Tougher laws, better policing push up jail numbers

Increased crime resolution rates and longer sentences will see the prison population increase by 1000, or 15 per cent, over the next five years, Justice Minister Phil Goff said today.

The Ministry of Justice's Annual Update of Forecasts of the Prison Population predicts the number of prisoners will increase from an average of 6865 in 2004/05 to an average of 7880 in 2009/10. The average number of prisoners in 2003/04 was 6313.

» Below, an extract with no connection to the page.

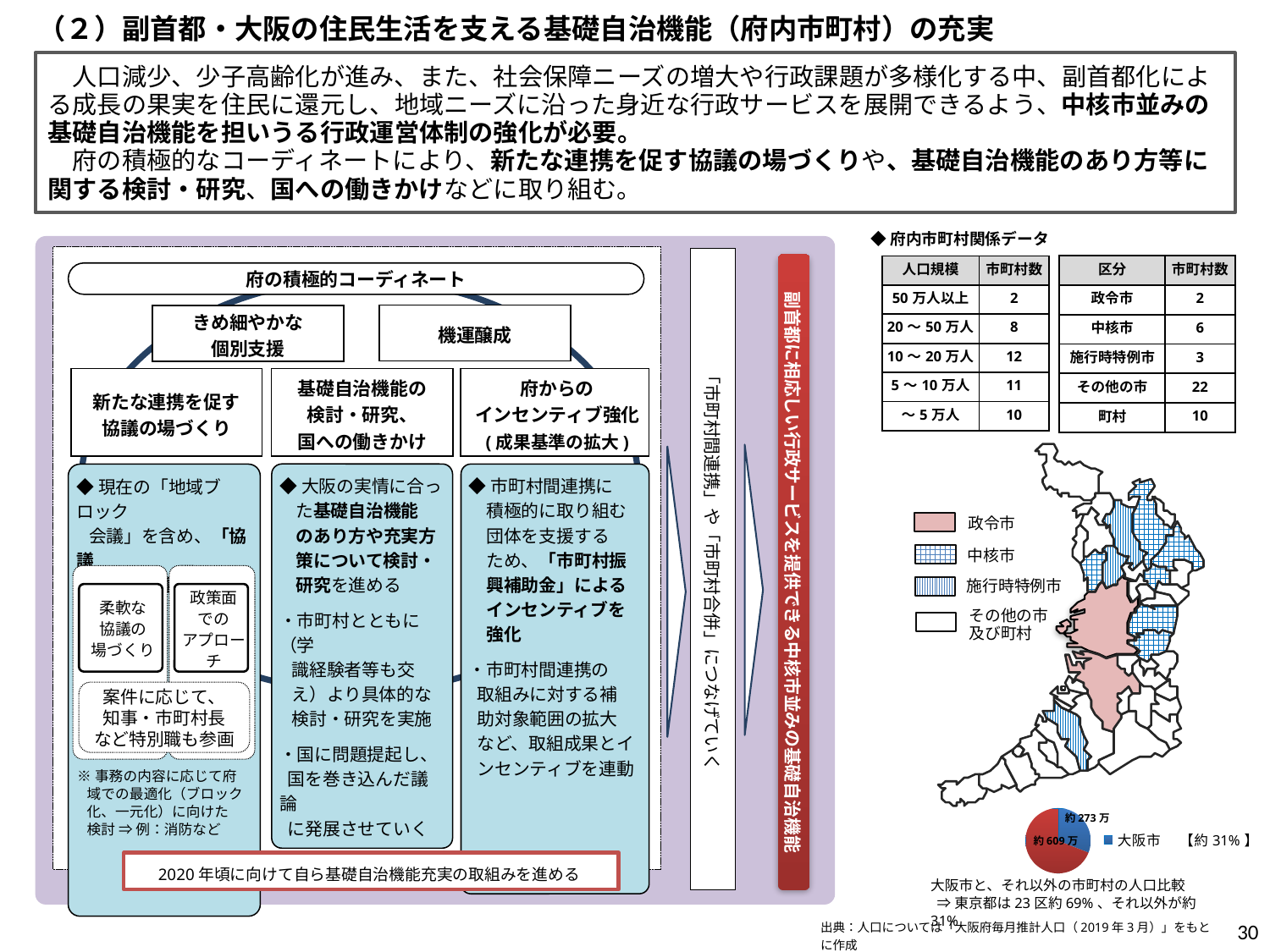
In the pie chart at the bottom right, which slice is larger: the 大阪市 slice (約273万) or the other slice (約609万)? the other slice (約609万) How many slices does the pie chart at the bottom right of the slide have? 2 In the pie chart at the bottom right, what value is labelled on the larger (red) slice? 約609万 What kind of chart is shown at the bottom right of the slide, below the map? pie chart How many entries does the legend of the pie chart at the bottom right list? 1 In the pie chart at the bottom right, what colour is the 大阪市 slice? blue According to the pie chart at the bottom right, what share of the total does 大阪市 account for? 約31% In the pie chart at the bottom right, what value is labelled on the 大阪市 slice? 約273万 What is the legend entry shown next to the pie chart at the bottom right? 大阪市 【約31%】 In the pie chart at the bottom right, which slice is the smallest? 大阪市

Mr Goff said the main drivers in the predicted increases were:

• Continued increase in the number of prosecutions due to more crimes being resolved by police and the recent appointment of additional judges enabling cases to be heard sooner;
• Expected increases in the proportion of the imposed sentence served by inmates as a result of the Parole Act 2002;
• Increase in the use of custodial remand (as opposed to bail) as a result of the Bail Act 2000;
• Increase in imprisonment rates and the average length of sentences being imposed as a result of the Sentencing Act 2002;
• Increased numbers of offenders being sentenced to preventive detention.

"The forecast confirms that the government is delivering on its promise to take a tougher approach to crime," Mr Goff said.

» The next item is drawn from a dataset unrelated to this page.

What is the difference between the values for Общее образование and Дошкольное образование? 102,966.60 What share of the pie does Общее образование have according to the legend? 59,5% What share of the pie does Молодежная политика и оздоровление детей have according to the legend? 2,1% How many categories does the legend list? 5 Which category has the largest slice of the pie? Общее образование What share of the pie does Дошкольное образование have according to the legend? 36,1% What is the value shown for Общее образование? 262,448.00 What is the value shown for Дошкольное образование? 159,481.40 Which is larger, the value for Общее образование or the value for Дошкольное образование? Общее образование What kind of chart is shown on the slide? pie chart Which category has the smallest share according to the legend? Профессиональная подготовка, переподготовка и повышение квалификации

"On the positive side, lower unemployment, more and better resourced police and tougher laws keeping recidivist inmates in prison longer have all contributed to an 18 per cent decrease in the crime rate since its peak in 1997.

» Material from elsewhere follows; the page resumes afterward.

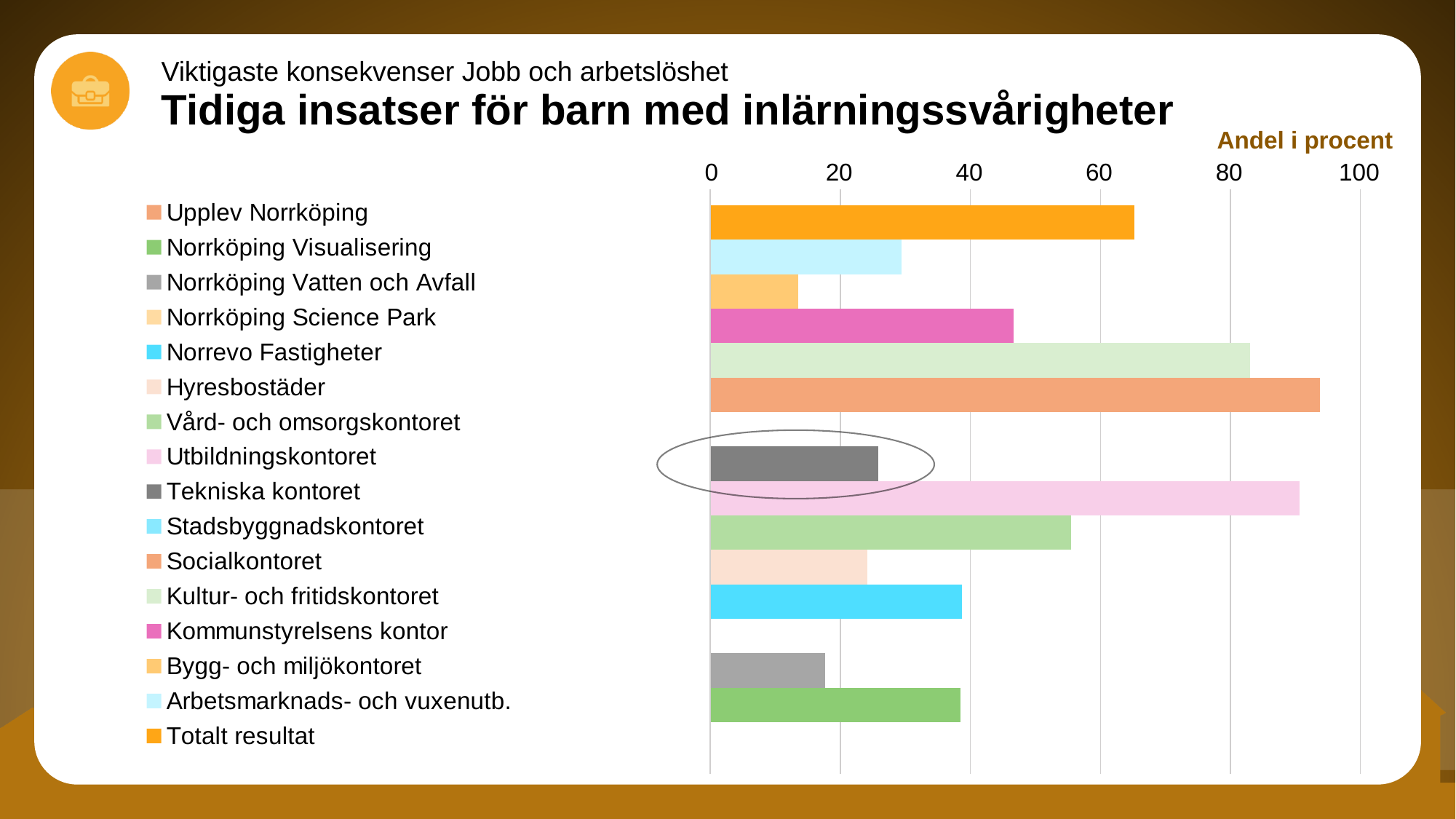
Is the value for Arbetsmarknads- och vuxenutb. greater or less than 40? less Which has the larger value, Totalt resultat or Vård- och omsorgskontoret? Totalt resultat Is the value for Totalt resultat greater or less than 60? greater Is the value for Vård- och omsorgskontoret greater or less than 60? less Which has the larger value, Kultur- och fritidskontoret or Kommunstyrelsens kontor? Kultur- och fritidskontoret What kind of chart is shown on the slide? bar chart How many entries does the chart's legend list? 16 What is the label shown above the horizontal axis of the chart? Andel i procent Which legend entry's bar is circled on the chart? Tekniska kontoret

"But notwithstanding the drop in crime, the improvement in Police resolution rates, up from 36 per cent to 45 per cent over this period, has meant more cases coming to court and more criminals being imprisoned.

"Offenders are getting longer jail terms and serving more of that sentence behind bars, and the most serious offenders are getting sentences of record length. Reforms to preventive detention in the Sentencing Act 2002 have resulted in as many serious and recidivist offenders receiving the life-long sentence in the last two years as in the previous five years."

Corrections Minister Paul Swain said the forecast confirmed that the prison system would continue to be under pressure this year.

"The opening of the 350-bed Northland prison in March will ease some that pressure. It is the first of four new prisons that will add more than 1500 beds by 2007.

"The government has already moved to relieve the shortage of prison accommodation. Existing capacity was increased by 600 beds last year while an additional 453 beds will be added by 2006. A further 40 short-term beds will be added to Hawke's Bay prison by March," Mr Swain said.

Mr Goff said that in the short term, imprisonment was necessary to prevent serious and recidivist offenders from continuing to commit crime.

"Along with falling unemployment, imprisonment of recidivist offenders will help bring crime rates down further.

"However a growing prison population is not the long-term answer. That lies in the government's efforts to tackle the causes of crime; in particular by early intervention programmes to assist children in dysfunctional families, and preventive education and health programmes dealing with issues such as truancy and education failure, and drug and alcohol abuse.

"We will also continue to invest more in programmes proven to be effective in reducing re-offending by youth and other offenders."

Mr Goff said that in order to provide assurance as to the accuracy of the forecast, the methodology used had been reviewed by private sector forecasters and by Corrections and found to be reasonable and appropriate.